Furthermore, methods to induce a disease state can employ demyelination-inducing agents including but not limited to IFN-γ and cuprizone (bis-cyclohexanone oxaldihydrazone). The cuprizone-induced demyelination model is described in Matsushima et al., Brain Pathol. 11:107-116 (2002). In this method, the test animals are typically fed with a diet containing cuprizone for a few weeks ranging from about 1 to about 10 weeks.

After induction of a demyelination condition by an appropriate method, the animal may be allowed to recover for a sufficient amount of time to allow remyelination at or near the previously demyelinated lesions. While the amount of time required for developing remyelinated axons varies among different animals, it generally requires at least about 1 week, more often requires at least about 2 to 10 weeks, and even more often requires about 4 to about 10 weeks. Remeylination can be ascertained by observing an increase in myelinated axons in the nervous systems (e.g., in the central or peripheral nervous system), or by detecting an increase in the levels of marker proteins of a myelinating cell. The same methods of detecting demyelination can be employed to determine whether remyelination has occurred.

Animals may also be administered an agent prior, concurrent, or subsequent to demyelination. For example, an animal may be administered an immunomodulatory agent that suppresses the autoimmune response and compared to animals administered an immunomodulatory agent with a γ-secretase inhibitor, wherein the inhibitor is administered prior, concurrent, or subsequent to the immunomodulatory agent. Various amounts of the agents, different numbers of agents, and the time between administration of the agents and timing prior, concurrent, or subsequent to a demyelination are variables that may be performed to determine synergistic combinations of agents to promote remyelination.

VI. THERAPEUTICS

A. Dosage

Depending on the patient and condition being treated and on the administration route, the peptides/polypeptides will generally be administered in dosages of 0.01 mg to 500 mg V/kg body weight per day, e.g. about 20 mg/day for an average person. The range is broad, since in general the efficacy of a therapeutic effect for different mammals varies widely with doses typically being 20, 30 or even 40 times smaller (per unit body weight) in man than in the rat. Similarly the mode of administration can have a large effect on dosage. Thus for example oral dosages in the rat may be ten times the injection dose. A typical dosage may be one injection daily. In some embodiments, dosage for one or a combination of agents can be from 0.01 to 5 mg, 1 to 10 mg, 5 to 20 mg, 10 to 50 mg, 20 to 100 mg, 50 to 150 mg, 100 to 250 mg, 150 to 300 mg, 250 to 500 mg, 300 to 600 mg or 500 to 100 mg V/kg body weight. In some embodiments, the dosage may be 20-2000 ug/dose, for example with anti-CD80(Fab).

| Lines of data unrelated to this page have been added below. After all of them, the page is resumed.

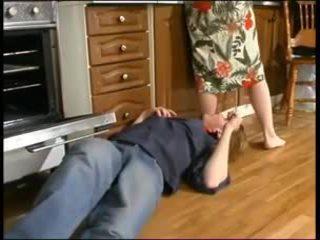 Rus mama și o tineri plumber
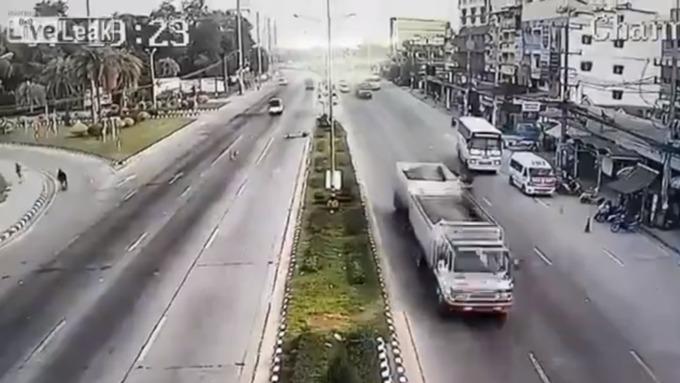 Отлетевшая от грузового автомобиля покрышка сбила байкера смотоцикла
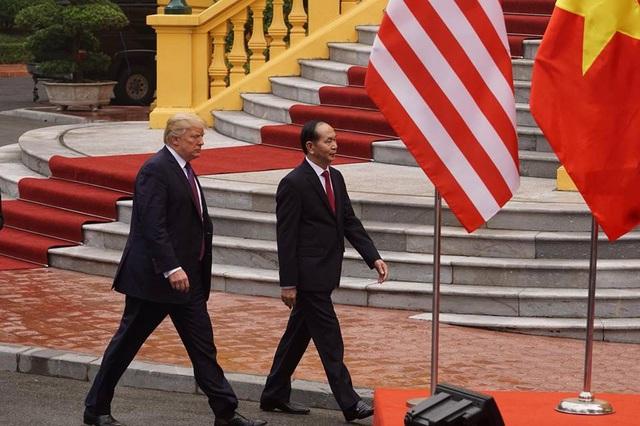 Hai nguyên thủ Việt Nam - Mỹ tiền tới khu vực họp báo (Ảnh: Hữu Nghị)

Those of skill will readily appreciate that dose levels can vary as a function of the specific compound, the severity of the symptoms and the susceptibility of the subject to side effects. Some of the specific peptides are more potent than others. Preferred dosages for a given complex are readily determinable by those of skill in the art by a variety of means. A preferred means is to measure the physiological potency of a given compound.

In preferred embodiments, the immunomodulatory agents are co-administered at dosages determined to be therapeutic relative to the co-administered myelin-repair or axonal re-generation agent. In some embodiments, within one or more combinatorial method of the invention the immunoregulatory component comprises peptides or polypeptides, including but not limited to antibodies, APLs or Peptide-Coupled tolerance antigens, which are administered at dosages of 0.01 mg to 500 mg V/kg body weight per day. In preferred embodiments, patients receive 5 mg. In some embodiments, such agents are administered from between 3 to 5, 4 to 6, 5 to 7, or 6 to 10 consecutive days at the same or varying dosages. In some embodiments, the administration is repeated in a plurality of cycles, where each cycle comprises administration of an agent between 3 to 5, 4 to 7, 6 to 9, 7 to 10, 8 to 12, 9 to 16 or 10 to 21 days.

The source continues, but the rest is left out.